Geographical diversification of farmers will however create additional challenges, particularly around distribution, such as increased delivery distances and costs. Assuming the initial mass of customers are concentrated in a metropolitan city, engaging farmers equidistant/close to the city but far from the current pool would be ideal for this reason. Alternatively (site to aggregate produce before distribution can be implemented) – location dependant on concentration of farmers.

As far as assessing risk, historical data around weather events that adversely affect green stock can be compared (timewise) with the current pool – the lower the correlation of these events the better.

Next steps include…

…educating and onboarding local farmers… 

As outlined at the beginning of this post, engage farmers and educate them on the potential value this type of business model can have; particularly around organic farming techniques, understanding demand (and changes) to drive crop decisions and more ideas around improving capability. This education should be bilateral in that it can also be used to better understand the plights and challenges faced by local farmers which can in turn be used to educate the consumers and potential customers. Onboard a small number of farmers / suppliers, ensuring variety in the produce to meet potential demand for different consumer preferences. 

 

…seeking finance from similarly aligned institutions…

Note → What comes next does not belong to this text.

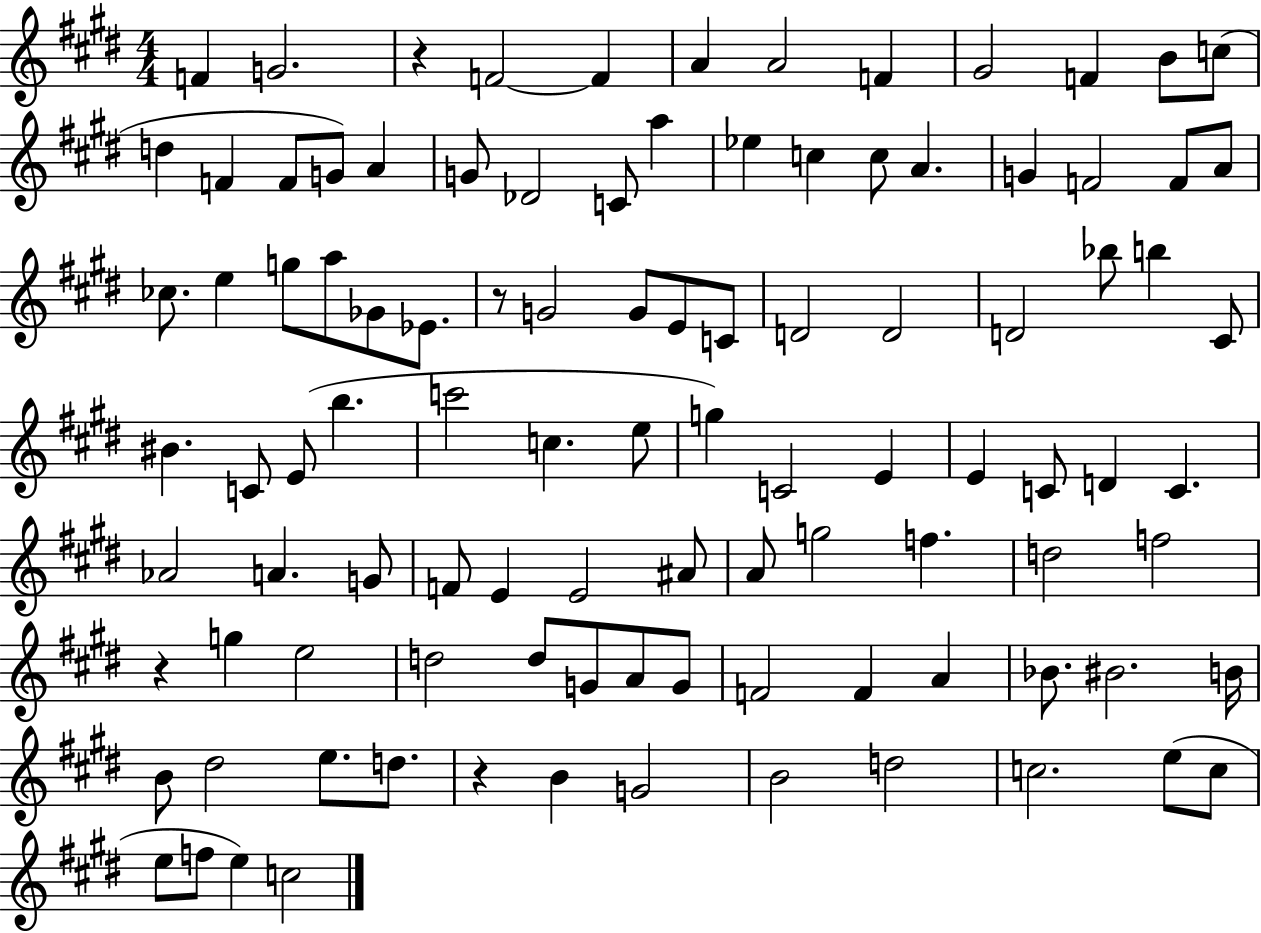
F4/q G4/h. R/q F4/h F4/q A4/q A4/h F4/q G#4/h F4/q B4/e C5/e D5/q F4/q F4/e G4/e A4/q G4/e Db4/h C4/e A5/q Eb5/q C5/q C5/e A4/q. G4/q F4/h F4/e A4/e CES5/e. E5/q G5/e A5/e Gb4/e Eb4/e. R/e G4/h G4/e E4/e C4/e D4/h D4/h D4/h Bb5/e B5/q C#4/e BIS4/q. C4/e E4/e B5/q. C6/h C5/q. E5/e G5/q C4/h E4/q E4/q C4/e D4/q C4/q. Ab4/h A4/q. G4/e F4/e E4/q E4/h A#4/e A4/e G5/h F5/q. D5/h F5/h R/q G5/q E5/h D5/h D5/e G4/e A4/e G4/e F4/h F4/q A4/q Bb4/e. BIS4/h. B4/s B4/e D#5/h E5/e. D5/e. R/q B4/q G4/h B4/h D5/h C5/h. E5/e C5/e E5/e F5/e E5/q C5/h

Seek sustainability-focused funding options; in the Philippines LANDBANK for example is well-known for providing preferential loans for enterprises focused on Small Farmers and Fishers (SFFs), with the end-goal of achieving certain social and environmental sustainability goals.GoodFoodCo’s goal of addressing challenges faced by local farmers in the Philippines completely aligns with that of LANDBANK and would therefore be worth the attempt to garner financing from. Initial funding will need to go towards securing a distribution mode and channel, initial purchasing of organic produce and towards marketing to generate demand. 

 

 

…and establishing the brand through efficient marketing.

Identify potential partners in businesses which share similar social and sustainability values, and where incentives can be created around these values instead of strictly monetary to begin with. Conflict of interest / agency problems arising from these partnerships can be mitigated by ensuring minimal overlap in product offering with respect to their consumers.